Reproduce the entries from the line containing "Examining the image, does" through the end of the entries, leaving out the pictures.

(Collected data)

============

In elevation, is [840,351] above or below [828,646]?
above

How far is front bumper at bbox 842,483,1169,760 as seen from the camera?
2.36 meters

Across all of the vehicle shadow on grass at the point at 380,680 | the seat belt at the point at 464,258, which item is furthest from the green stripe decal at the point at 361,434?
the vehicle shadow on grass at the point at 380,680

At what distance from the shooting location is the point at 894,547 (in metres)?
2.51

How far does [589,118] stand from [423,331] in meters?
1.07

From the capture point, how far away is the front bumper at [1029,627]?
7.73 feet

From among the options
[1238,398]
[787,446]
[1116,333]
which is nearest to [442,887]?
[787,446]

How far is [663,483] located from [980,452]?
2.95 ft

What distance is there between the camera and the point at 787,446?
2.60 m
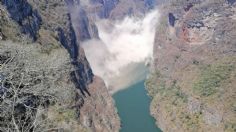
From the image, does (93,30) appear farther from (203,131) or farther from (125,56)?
(203,131)

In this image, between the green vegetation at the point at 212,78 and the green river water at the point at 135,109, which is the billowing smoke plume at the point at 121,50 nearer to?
the green river water at the point at 135,109

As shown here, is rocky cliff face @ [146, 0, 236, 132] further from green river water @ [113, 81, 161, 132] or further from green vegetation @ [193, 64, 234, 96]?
green river water @ [113, 81, 161, 132]

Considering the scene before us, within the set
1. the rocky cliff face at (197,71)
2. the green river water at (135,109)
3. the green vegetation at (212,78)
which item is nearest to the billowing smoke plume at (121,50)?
the green river water at (135,109)

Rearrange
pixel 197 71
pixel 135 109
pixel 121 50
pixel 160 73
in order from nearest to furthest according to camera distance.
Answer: pixel 197 71
pixel 135 109
pixel 160 73
pixel 121 50

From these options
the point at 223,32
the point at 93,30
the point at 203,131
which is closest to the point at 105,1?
the point at 93,30

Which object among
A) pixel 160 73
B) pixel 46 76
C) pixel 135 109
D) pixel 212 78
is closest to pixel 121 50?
pixel 160 73

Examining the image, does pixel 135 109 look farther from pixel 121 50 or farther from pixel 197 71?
pixel 121 50

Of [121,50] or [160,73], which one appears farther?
[121,50]
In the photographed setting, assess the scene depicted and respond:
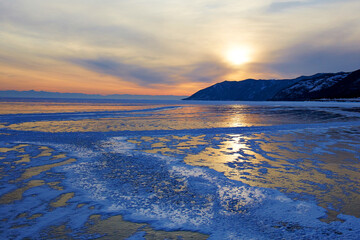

============

* _SOLUTION_
Examining the image, does pixel 135 109 look farther from pixel 121 50 or farther from pixel 197 71?
pixel 121 50

Of [121,50] or [160,73], which one appears farther?
[121,50]
In the photographed setting, assess the scene depicted and respond:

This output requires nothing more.